*WHAT IS BEING ASKED*. Locate the string "Tanzania" throughout the material and copy every line in which it occurs.

━━━ RAW DATA ━━━

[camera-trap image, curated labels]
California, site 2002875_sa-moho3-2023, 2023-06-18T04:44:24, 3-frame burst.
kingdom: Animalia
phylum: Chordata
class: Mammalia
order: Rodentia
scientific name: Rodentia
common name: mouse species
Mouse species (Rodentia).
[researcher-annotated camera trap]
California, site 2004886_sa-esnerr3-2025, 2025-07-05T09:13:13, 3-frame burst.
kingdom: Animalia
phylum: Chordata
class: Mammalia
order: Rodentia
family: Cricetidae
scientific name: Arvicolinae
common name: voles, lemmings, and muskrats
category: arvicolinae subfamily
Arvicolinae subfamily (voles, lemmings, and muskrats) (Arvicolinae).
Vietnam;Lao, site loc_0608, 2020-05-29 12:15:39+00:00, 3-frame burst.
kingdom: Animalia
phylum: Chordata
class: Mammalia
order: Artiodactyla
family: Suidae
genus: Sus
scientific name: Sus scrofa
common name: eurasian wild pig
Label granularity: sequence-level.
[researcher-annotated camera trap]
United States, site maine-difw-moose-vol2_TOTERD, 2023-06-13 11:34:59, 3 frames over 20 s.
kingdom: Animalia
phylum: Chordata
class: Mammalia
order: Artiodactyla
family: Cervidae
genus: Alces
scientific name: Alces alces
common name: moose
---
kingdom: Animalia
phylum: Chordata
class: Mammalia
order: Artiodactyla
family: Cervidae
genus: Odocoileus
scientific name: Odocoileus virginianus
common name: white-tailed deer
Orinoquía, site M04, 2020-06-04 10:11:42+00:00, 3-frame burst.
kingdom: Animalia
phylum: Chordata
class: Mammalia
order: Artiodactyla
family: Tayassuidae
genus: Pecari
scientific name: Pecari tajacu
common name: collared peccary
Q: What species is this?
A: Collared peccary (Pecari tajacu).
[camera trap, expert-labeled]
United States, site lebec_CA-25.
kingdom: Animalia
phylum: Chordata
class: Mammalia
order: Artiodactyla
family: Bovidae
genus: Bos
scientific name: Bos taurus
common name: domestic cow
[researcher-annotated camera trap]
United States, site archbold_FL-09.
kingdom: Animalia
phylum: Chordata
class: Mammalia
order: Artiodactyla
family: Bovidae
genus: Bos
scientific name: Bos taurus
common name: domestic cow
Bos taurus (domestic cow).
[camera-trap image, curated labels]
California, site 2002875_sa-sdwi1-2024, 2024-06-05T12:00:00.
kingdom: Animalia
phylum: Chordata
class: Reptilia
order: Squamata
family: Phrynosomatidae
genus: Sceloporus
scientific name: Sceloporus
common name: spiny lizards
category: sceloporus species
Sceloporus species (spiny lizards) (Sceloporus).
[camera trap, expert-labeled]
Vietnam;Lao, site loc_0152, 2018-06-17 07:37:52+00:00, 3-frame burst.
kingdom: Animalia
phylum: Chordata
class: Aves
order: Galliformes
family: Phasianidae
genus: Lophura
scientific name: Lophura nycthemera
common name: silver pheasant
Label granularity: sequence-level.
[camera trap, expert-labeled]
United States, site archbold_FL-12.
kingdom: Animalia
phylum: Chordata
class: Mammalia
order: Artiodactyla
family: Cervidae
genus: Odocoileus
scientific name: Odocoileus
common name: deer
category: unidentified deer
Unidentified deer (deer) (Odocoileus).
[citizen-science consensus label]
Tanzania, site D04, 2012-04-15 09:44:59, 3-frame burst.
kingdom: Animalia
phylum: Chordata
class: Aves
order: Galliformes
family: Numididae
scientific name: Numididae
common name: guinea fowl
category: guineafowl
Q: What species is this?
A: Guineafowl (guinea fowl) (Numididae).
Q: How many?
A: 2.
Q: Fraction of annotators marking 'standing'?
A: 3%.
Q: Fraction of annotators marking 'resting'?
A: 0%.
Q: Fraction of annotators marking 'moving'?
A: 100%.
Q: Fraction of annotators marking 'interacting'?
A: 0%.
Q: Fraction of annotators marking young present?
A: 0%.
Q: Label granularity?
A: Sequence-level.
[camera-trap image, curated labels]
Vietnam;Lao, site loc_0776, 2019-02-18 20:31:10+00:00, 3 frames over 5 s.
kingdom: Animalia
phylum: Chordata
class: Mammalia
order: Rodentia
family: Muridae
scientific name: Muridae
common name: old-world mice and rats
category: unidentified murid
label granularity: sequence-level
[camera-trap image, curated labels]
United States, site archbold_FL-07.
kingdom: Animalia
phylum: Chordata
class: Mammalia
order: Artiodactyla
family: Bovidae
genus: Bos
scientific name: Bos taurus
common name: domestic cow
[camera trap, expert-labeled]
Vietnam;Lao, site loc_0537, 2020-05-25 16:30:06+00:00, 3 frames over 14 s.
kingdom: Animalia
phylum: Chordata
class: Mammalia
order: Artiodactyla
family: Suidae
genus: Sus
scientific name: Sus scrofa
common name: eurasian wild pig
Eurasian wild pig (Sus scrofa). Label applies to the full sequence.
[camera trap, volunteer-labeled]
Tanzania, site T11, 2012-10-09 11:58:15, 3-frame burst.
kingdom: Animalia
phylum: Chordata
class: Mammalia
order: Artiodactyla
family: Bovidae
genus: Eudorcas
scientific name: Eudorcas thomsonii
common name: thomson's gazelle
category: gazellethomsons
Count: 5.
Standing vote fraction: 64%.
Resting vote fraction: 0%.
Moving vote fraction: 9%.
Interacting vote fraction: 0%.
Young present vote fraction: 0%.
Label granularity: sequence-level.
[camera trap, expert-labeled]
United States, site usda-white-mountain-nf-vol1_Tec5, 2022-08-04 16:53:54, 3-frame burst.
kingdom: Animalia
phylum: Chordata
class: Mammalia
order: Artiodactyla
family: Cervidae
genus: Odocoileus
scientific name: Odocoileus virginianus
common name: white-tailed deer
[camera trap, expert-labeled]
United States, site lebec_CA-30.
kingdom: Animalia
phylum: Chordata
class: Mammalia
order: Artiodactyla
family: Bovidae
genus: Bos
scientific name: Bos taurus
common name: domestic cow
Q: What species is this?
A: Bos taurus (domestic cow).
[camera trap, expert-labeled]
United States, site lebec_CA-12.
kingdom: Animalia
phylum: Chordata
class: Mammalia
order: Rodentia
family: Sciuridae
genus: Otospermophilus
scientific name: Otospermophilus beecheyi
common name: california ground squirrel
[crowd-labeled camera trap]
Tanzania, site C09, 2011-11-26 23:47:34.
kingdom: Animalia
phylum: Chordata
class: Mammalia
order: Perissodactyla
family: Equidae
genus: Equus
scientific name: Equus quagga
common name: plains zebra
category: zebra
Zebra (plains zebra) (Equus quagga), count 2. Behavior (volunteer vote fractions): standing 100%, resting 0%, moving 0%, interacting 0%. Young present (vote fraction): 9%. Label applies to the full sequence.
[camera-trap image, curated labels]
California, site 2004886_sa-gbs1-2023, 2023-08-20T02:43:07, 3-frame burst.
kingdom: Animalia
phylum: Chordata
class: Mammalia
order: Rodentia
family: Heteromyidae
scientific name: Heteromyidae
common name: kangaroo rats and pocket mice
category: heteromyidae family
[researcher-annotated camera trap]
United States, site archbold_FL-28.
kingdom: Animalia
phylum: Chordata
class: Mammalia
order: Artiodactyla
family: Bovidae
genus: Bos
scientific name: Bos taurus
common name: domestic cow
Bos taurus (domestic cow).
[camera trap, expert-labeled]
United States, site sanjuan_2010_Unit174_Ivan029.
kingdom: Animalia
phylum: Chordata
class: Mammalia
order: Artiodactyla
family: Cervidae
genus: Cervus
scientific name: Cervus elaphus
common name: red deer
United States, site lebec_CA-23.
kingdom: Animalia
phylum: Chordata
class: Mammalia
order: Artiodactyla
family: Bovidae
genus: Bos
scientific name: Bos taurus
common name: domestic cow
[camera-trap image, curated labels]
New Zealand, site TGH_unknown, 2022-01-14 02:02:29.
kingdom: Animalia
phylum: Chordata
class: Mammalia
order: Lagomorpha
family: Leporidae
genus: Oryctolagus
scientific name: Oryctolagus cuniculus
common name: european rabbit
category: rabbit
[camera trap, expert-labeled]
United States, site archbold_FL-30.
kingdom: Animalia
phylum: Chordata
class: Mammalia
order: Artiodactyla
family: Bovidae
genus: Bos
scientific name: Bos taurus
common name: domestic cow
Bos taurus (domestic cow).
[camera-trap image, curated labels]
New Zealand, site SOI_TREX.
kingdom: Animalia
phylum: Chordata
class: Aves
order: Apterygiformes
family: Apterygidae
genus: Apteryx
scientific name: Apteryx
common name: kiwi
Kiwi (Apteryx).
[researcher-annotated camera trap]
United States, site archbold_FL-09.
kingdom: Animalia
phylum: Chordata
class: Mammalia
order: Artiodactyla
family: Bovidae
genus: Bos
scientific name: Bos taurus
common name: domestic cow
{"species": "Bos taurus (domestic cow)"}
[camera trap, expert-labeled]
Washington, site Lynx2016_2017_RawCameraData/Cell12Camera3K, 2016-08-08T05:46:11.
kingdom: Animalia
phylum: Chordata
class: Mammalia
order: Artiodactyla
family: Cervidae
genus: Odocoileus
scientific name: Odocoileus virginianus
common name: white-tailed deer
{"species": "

━━━

*REPLY TO THE TASK*.
Tanzania, site D04, 2012-04-15 09:44:59, 3-frame burst.
Tanzania, site T11, 2012-10-09 11:58:15, 3-frame burst.
Tanzania, site C09, 2011-11-26 23:47:34.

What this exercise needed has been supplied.